▶ Selected text:
--- start ---

Gill and Wright, Birds of the World: Recommended English NamesBy
The question was posed some years ago in the letters column of Birding magazine: which is better, birding or sex? Myself, I think the answer is obvious, but others have disagreed. What is 100% certain is that one of these popular hobbies is older than the other: Adam named the creatures of the earth quite some time before he even noticed Eve’s considerable allures.
Things went downhill from that point, bottoming out at Babel, where the Edenic ur-language splintered into a thousand vernaculars. Adam’s original names went out the tower window, and we birders have been struggling ever since: is that cute little short-tailed nightjar a Buff-collared, a Tucuchillo, a Cookachea, or a Ridgway’s Whip-poor-will? And how on earth do we spell “whippoorwill” anyway?

--- end ---

▶ Raw records:
--- start ---

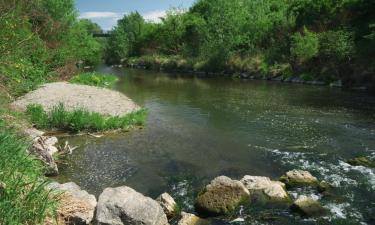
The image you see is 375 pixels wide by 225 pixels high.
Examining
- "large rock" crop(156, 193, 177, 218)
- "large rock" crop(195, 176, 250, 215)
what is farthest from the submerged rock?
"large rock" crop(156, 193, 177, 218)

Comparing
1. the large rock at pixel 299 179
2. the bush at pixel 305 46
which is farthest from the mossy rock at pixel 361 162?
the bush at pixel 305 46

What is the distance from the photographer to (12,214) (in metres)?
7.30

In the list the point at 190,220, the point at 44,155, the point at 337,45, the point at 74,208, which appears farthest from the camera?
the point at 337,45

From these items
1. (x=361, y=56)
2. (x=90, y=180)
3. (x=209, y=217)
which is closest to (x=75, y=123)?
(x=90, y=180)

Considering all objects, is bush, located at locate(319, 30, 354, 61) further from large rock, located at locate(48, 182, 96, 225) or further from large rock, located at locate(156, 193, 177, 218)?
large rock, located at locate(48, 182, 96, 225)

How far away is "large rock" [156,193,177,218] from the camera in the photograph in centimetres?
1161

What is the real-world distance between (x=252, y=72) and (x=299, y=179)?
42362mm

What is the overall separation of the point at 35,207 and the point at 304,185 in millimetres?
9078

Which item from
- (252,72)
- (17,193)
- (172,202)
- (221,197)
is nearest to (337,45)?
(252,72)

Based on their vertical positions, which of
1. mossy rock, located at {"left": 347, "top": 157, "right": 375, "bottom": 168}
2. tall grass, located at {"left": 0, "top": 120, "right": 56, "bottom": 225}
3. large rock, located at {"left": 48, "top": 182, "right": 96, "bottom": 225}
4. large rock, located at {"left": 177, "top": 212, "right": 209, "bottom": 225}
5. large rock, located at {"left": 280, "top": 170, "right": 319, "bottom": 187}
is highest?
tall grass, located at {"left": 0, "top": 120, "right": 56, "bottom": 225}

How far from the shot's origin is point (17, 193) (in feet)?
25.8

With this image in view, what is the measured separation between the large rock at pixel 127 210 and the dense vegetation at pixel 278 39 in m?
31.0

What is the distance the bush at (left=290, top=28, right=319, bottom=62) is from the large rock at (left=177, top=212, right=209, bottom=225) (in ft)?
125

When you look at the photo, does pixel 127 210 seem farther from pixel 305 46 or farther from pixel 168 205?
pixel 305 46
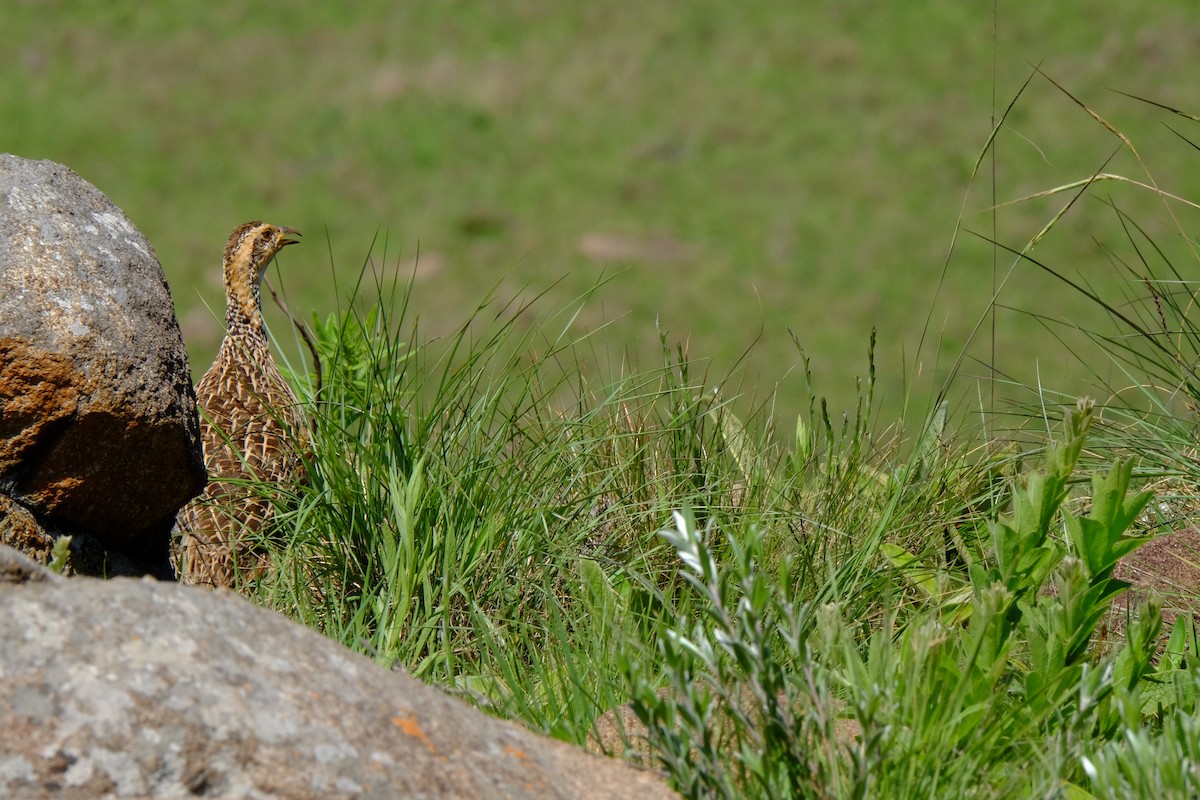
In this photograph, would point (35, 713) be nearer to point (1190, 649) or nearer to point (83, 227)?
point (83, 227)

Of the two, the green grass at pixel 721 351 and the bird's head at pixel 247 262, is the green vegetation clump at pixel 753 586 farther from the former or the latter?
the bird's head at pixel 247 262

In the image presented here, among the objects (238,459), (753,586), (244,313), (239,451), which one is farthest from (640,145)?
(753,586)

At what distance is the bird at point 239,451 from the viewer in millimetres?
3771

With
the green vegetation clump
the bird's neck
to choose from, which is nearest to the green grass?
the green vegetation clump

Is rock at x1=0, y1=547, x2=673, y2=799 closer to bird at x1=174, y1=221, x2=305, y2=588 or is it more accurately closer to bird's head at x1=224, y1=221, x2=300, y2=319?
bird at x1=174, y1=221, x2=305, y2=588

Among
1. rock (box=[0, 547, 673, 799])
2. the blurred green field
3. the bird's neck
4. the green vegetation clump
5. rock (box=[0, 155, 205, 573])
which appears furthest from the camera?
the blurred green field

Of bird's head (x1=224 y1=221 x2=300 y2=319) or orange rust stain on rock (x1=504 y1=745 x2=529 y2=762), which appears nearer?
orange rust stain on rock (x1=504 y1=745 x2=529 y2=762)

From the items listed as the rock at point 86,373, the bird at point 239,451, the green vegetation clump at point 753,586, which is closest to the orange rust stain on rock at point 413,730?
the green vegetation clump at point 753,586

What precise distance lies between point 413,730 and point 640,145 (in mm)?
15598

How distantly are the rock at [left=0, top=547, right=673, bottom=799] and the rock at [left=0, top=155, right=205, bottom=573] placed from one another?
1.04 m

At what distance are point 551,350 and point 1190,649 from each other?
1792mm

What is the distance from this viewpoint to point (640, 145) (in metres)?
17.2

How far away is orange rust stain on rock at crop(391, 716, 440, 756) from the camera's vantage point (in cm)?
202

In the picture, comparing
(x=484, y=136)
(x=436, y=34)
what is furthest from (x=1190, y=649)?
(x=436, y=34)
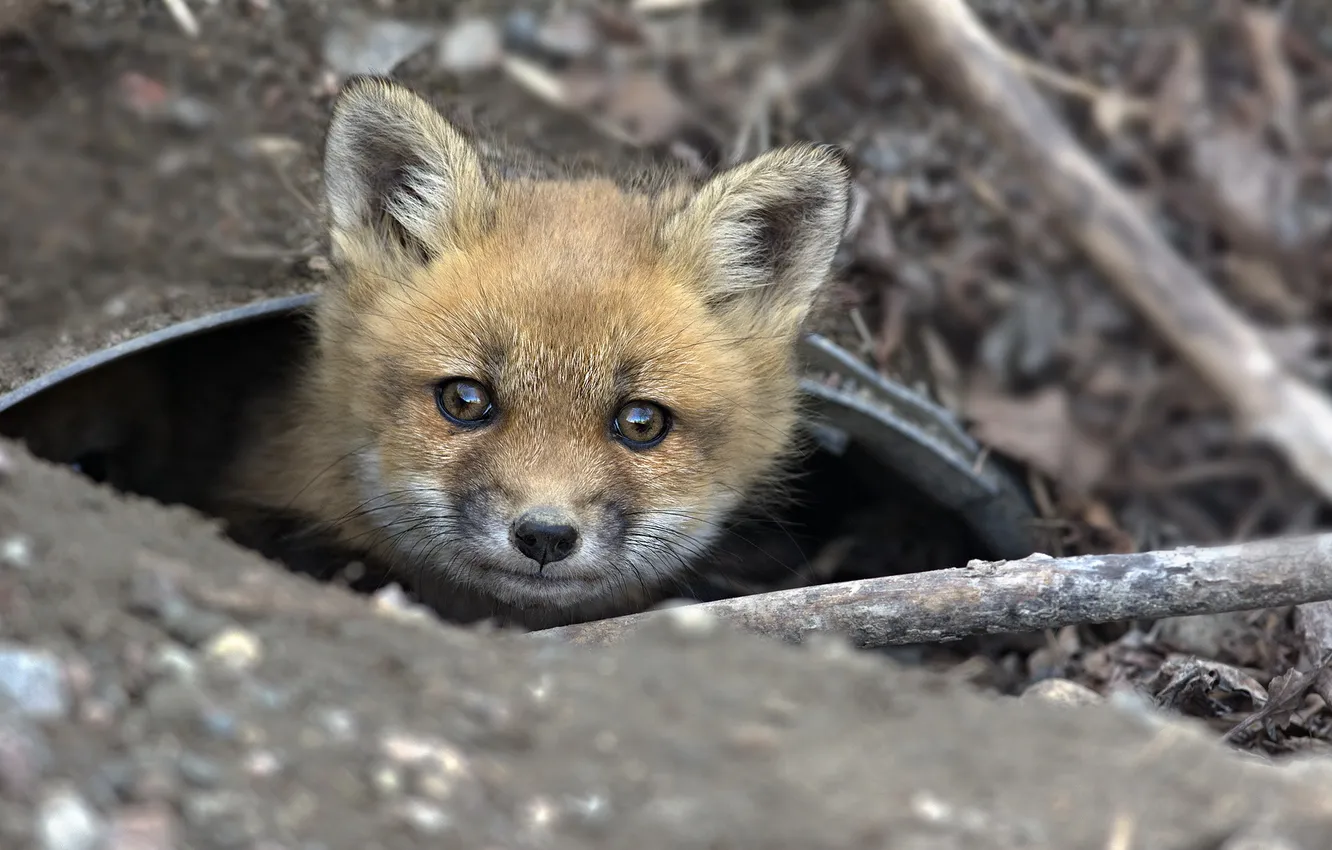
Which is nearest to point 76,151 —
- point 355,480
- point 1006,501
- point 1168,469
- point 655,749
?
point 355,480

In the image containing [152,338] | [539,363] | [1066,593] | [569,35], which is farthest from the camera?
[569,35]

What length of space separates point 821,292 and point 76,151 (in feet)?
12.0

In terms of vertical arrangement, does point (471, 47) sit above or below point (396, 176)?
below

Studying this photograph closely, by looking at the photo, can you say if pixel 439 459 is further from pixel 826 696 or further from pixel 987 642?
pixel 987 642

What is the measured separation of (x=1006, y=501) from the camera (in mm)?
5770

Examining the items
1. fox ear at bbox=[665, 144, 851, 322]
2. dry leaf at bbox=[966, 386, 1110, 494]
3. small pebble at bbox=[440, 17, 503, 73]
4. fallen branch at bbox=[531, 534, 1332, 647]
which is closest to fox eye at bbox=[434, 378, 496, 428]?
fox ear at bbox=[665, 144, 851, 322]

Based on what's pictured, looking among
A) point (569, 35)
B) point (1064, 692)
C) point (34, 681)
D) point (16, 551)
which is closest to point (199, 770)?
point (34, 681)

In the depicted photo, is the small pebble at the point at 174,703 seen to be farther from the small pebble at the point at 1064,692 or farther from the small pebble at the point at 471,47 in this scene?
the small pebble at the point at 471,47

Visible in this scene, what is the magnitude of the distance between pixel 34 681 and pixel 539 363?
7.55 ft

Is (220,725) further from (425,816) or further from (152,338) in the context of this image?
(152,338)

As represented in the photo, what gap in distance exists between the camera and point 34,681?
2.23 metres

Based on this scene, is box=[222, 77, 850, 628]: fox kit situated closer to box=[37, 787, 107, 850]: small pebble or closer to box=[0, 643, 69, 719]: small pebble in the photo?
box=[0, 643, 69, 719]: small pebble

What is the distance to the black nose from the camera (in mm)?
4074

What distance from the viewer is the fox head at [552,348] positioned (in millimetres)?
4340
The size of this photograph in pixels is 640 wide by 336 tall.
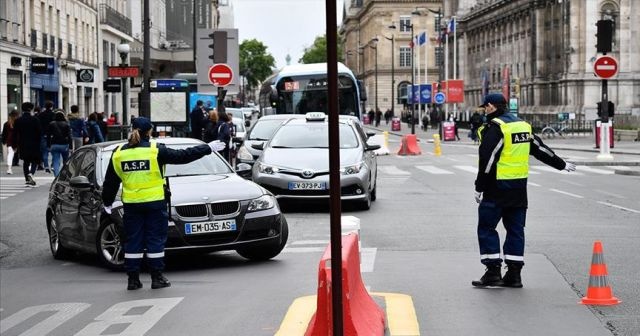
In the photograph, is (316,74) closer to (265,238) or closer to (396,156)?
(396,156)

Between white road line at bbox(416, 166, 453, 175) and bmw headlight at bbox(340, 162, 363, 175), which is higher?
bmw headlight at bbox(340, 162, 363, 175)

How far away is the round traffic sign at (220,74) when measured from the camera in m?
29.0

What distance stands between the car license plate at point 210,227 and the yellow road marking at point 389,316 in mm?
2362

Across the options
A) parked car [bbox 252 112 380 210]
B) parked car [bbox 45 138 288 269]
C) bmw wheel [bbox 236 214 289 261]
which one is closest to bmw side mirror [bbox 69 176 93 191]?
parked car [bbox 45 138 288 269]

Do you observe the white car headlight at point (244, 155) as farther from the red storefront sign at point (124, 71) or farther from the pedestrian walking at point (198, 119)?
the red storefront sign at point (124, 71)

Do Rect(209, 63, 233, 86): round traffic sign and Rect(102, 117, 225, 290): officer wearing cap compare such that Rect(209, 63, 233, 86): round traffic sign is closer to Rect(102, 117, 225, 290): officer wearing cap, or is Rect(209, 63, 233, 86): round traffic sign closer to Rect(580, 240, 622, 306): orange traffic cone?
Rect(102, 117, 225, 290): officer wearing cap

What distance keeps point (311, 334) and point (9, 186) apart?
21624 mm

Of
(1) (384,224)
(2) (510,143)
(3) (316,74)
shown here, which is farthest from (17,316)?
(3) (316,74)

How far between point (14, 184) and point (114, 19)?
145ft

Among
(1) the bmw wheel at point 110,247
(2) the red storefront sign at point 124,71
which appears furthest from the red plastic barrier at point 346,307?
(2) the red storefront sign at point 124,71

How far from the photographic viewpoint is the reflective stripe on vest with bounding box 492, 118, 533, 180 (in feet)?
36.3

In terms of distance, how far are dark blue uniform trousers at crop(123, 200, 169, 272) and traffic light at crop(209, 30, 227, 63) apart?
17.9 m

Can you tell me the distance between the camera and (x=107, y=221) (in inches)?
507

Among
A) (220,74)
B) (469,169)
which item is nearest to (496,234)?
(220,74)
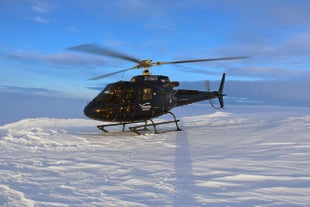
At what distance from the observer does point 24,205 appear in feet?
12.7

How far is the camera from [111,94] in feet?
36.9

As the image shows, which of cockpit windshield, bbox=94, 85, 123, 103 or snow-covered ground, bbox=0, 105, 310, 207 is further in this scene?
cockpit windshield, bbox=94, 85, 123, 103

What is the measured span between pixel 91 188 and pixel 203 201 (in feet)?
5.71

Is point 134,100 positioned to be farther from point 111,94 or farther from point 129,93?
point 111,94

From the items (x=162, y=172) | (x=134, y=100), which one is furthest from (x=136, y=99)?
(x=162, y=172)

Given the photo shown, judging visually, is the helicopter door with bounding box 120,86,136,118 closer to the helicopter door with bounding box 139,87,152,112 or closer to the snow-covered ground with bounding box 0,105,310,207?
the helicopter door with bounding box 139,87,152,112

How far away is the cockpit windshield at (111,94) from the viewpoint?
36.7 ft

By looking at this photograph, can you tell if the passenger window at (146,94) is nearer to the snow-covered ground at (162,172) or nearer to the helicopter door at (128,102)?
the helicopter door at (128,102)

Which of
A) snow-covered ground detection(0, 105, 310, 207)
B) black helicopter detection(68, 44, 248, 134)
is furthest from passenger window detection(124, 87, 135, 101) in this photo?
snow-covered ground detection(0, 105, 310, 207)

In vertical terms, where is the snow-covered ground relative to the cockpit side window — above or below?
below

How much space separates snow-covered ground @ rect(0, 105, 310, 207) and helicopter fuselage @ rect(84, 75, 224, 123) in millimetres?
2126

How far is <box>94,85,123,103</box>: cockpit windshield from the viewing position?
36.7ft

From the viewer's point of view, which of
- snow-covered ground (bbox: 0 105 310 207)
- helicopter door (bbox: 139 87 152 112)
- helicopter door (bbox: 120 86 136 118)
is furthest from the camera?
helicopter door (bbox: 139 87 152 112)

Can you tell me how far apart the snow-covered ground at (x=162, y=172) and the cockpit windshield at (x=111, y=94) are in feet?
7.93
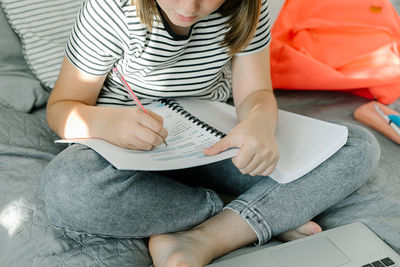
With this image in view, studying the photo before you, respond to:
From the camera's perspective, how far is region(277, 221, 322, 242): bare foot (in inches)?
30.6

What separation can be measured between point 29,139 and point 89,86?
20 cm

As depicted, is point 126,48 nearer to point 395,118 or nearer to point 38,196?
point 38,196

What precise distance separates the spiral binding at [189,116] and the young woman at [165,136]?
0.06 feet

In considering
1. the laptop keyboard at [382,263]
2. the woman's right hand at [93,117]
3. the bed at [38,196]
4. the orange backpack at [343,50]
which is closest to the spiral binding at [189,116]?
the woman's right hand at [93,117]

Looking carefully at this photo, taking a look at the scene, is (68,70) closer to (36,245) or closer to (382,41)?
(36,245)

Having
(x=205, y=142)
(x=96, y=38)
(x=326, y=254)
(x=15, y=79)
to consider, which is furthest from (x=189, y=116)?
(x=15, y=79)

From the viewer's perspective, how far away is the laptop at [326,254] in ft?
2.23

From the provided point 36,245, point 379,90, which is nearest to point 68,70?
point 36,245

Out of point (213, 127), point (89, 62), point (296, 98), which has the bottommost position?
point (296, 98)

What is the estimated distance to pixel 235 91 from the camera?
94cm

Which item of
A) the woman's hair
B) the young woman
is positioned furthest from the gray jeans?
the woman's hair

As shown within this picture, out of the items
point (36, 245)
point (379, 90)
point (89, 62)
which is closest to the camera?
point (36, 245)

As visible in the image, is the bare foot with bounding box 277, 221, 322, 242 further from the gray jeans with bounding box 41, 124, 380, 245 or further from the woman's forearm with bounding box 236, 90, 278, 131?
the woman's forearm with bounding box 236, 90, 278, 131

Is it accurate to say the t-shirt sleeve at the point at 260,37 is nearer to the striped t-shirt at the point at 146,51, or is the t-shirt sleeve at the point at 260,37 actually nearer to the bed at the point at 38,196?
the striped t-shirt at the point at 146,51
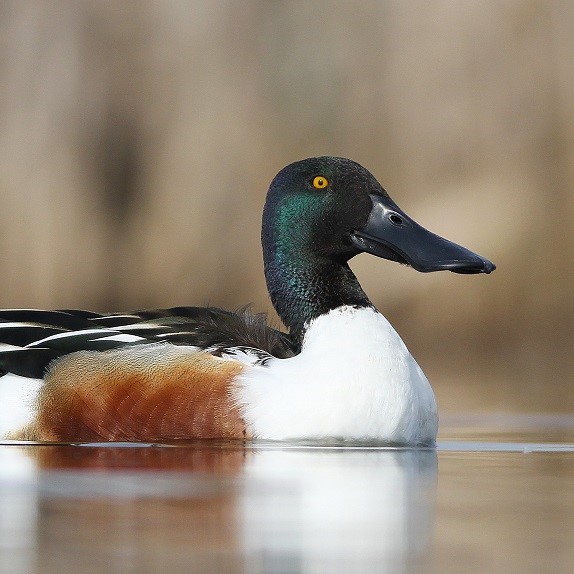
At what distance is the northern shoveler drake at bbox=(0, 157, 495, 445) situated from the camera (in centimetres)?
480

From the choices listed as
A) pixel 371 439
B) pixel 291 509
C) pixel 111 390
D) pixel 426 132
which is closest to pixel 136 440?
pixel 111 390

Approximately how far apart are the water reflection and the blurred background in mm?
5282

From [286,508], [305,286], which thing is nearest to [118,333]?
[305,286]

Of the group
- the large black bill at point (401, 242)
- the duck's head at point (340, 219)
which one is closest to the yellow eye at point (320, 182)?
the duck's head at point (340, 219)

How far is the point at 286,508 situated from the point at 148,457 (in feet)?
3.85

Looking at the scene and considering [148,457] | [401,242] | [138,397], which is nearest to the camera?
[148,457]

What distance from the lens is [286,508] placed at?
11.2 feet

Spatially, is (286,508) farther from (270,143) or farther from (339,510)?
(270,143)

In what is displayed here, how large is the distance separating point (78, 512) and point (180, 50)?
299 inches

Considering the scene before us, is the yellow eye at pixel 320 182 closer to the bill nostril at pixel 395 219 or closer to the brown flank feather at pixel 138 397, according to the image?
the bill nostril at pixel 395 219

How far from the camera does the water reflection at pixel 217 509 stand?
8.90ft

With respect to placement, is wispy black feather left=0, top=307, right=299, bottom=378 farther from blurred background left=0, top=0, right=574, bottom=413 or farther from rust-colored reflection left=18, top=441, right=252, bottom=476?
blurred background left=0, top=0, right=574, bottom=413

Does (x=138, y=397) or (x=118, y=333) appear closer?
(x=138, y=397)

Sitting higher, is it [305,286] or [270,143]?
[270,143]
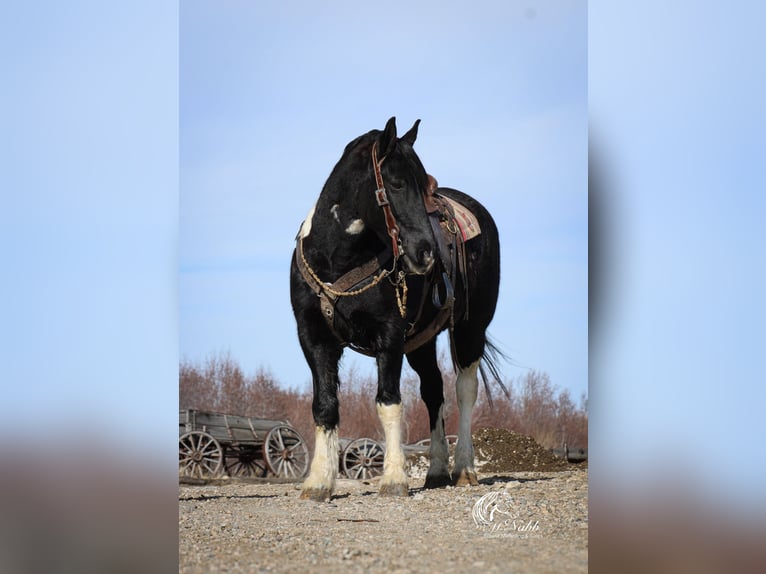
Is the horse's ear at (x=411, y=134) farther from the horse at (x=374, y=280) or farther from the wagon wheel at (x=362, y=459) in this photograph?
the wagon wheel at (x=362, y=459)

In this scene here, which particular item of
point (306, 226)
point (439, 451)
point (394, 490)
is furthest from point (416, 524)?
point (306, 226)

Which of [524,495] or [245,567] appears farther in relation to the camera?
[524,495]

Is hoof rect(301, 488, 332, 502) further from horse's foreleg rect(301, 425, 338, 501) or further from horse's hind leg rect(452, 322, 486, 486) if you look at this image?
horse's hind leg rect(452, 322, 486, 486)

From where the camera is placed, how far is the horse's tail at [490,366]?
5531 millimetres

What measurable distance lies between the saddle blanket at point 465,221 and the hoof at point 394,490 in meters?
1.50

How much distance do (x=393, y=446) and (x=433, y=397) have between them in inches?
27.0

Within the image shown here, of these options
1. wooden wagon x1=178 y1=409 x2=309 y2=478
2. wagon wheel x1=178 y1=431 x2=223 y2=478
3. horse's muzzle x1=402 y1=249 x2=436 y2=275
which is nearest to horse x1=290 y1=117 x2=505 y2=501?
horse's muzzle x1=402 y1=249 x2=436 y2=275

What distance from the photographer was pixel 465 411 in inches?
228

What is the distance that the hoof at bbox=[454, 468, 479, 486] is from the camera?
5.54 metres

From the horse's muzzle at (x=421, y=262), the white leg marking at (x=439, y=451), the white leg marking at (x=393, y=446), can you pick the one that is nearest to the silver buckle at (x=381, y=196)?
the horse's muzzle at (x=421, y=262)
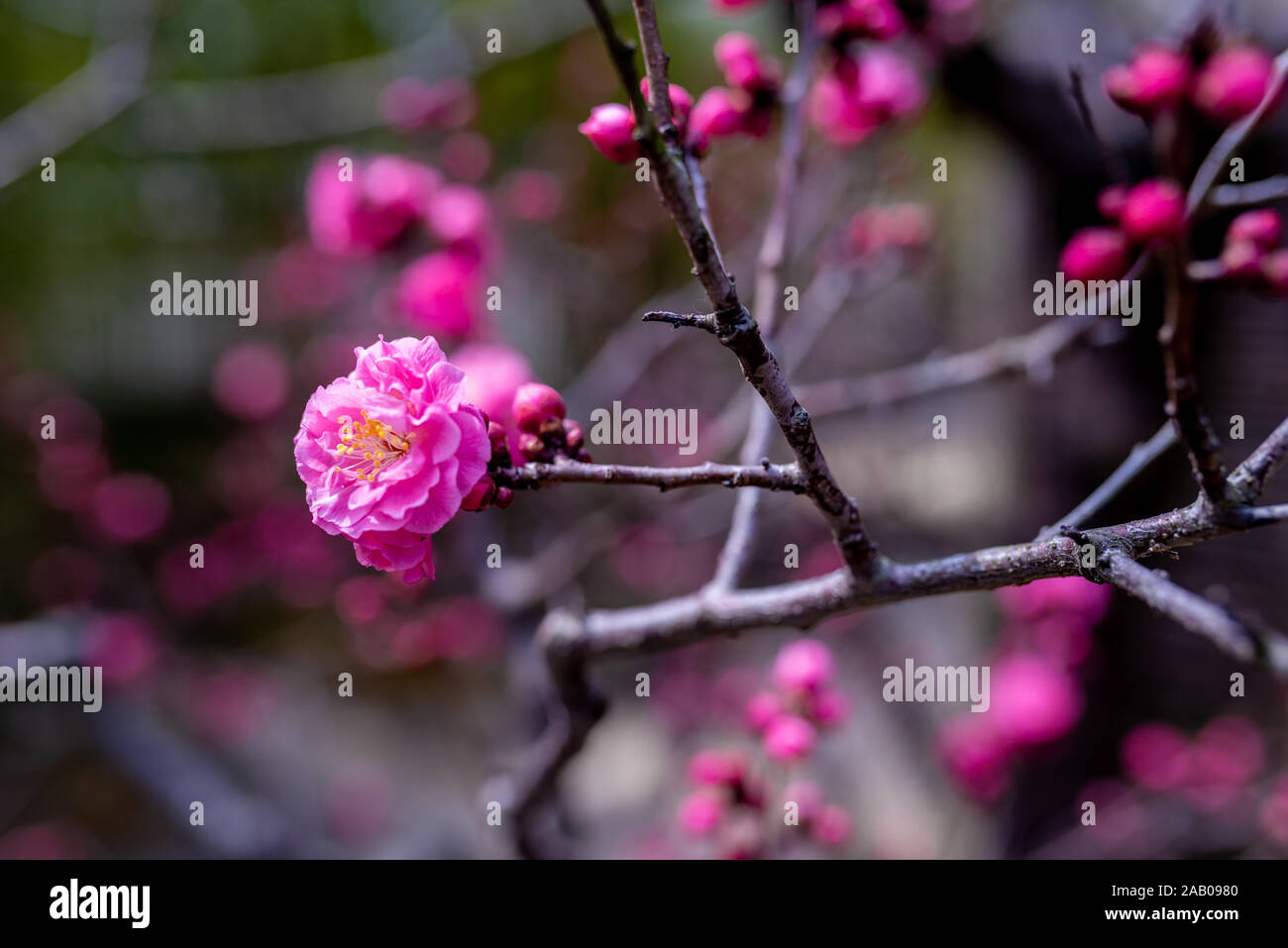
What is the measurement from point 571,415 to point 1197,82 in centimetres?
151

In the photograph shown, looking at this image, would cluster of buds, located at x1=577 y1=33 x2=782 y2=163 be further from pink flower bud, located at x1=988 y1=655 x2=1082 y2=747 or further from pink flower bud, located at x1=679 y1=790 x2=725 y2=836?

--- end ---

▶ Written request: Reproduce the review of Birds of the World: Recommended English Names above in full, word for word.

▶ Task output:
Gill and Wright, Birds of the World: Recommended English NamesBy
The question was posed some years ago in the letters column of Birding magazine: which is better, birding or sex? Myself, I think the answer is obvious, but others have disagreed. What is 100% certain is that one of these popular hobbies is older than the other: Adam named the creatures of the earth quite some time before he even noticed Eve’s considerable allures.
Things went downhill from that point, bottoming out at Babel, where the Edenic ur-language splintered into a thousand vernaculars. Adam’s original names went out the tower window, and we birders have been struggling ever since: is that cute little short-tailed nightjar a Buff-collared, a Tucuchillo, a Cookachea, or a Ridgway’s Whip-poor-will? And how on earth do we spell “whippoorwill” anyway?